CTS 315 Reporting Clinical and Translational Research

(3 credits, Instructor: Charles MacLean, MD)

This course is designed to develop communications skills for writing, editing, and presenting clinical and translational science. The course prepares students to master five presentation formats: abstracts, posters, brief oral presentations, full-length presentations such as Grand Rounds or seminars, and research reports/journal articles. The course explores American Medical Association standards for publication style and terminology [Iverson 1998] using a text written by experienced clinical investigators [Browner 1999]. The course uses a three-session cycle for each of the five formats. The ethics of publication and the potential conflicts and pitfalls of authorship are also covered.


CTS 320 Analyzing Clinical and Translational Research

(3 credits, Instructors: Richard Pinckney, MD, MPH and Peter Callas, PhD)

This course is designed to provide basic analytical skills for clinical and translational research. Prior clinical research experience is helpful but not required. The course assumes no prior statistical experience and mathematics is kept to a minimum, requiring comprehension at the high school algebra level. Content includes basic data considerations, descriptive statistics, hypothesis testing, and bivariate analyses. Classes provide a small group interactive seminar approach with "hands on" analyses using the statistical software package STATA. Analyses of ample datasets are completed on a weekly basis. Specific datasets are provided, but students are encouraged to bring their own datasets to use throughout the course. Lectures are available online.

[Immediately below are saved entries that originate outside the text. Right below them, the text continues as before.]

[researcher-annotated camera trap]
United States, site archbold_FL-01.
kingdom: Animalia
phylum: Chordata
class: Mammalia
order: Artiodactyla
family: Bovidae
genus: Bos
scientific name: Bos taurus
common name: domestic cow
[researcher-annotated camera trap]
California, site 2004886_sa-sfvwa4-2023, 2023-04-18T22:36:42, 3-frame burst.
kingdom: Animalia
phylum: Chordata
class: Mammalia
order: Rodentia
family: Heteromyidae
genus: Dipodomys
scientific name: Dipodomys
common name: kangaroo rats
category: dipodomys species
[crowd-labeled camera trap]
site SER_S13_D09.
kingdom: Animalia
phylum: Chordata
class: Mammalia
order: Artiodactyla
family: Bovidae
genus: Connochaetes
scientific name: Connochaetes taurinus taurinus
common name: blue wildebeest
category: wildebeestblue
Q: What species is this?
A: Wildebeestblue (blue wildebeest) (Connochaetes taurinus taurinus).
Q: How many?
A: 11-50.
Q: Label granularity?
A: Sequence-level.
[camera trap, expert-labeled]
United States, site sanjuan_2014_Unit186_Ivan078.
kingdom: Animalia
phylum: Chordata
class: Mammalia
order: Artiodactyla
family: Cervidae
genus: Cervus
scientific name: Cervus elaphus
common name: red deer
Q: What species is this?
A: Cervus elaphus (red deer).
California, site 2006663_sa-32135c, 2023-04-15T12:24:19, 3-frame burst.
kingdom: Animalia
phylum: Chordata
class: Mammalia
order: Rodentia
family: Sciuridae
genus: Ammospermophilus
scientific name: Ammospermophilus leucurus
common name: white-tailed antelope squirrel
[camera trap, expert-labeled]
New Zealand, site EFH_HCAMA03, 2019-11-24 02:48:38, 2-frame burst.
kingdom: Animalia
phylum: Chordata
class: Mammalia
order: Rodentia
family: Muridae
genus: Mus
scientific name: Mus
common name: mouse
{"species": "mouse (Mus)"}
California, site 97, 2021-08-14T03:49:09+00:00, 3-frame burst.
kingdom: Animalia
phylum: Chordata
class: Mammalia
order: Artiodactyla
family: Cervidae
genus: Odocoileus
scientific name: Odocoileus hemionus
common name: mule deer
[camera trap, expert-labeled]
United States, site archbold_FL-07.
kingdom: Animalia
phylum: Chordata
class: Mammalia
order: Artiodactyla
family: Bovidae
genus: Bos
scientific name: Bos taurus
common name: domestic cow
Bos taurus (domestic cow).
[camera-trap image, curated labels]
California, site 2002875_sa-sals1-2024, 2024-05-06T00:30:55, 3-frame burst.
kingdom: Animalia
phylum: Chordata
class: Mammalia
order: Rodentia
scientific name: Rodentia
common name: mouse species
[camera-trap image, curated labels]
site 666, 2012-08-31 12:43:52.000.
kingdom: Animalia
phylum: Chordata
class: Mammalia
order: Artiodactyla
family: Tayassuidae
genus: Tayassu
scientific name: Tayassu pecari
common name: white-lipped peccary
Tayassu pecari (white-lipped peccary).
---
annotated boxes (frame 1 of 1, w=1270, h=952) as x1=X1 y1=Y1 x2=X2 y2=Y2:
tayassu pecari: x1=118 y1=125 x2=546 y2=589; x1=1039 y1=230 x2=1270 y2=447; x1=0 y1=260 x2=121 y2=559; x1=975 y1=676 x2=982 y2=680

CTS 325 Multivariate Methods for Clinical and Translational Research

(3 credits, Instructors: Richard Pinckney, MD, MPH and Peter Callas, PhD)

This intermediate course builds upon the descriptive and bivariate statistical methods presented in Analyzing Clinical Research. Emphasis is on developing the foundational skills and knowledge for using regression analytical techniques based on the correlational aspects of clinical data. The conceptual and applied applications of correlational and regression analyses to clinically relevant research datasets are the focus of the course while keeping mathematics to a minimum of basic college-level algebra. Specific datasets are provided along with encouragement for students to incorporate their own research datasets into the course. Class assignments involve actual computer analyses illustrating the concepts discussed in class while allowing students the flexibility of choosing datasets and variables that are of specific interest.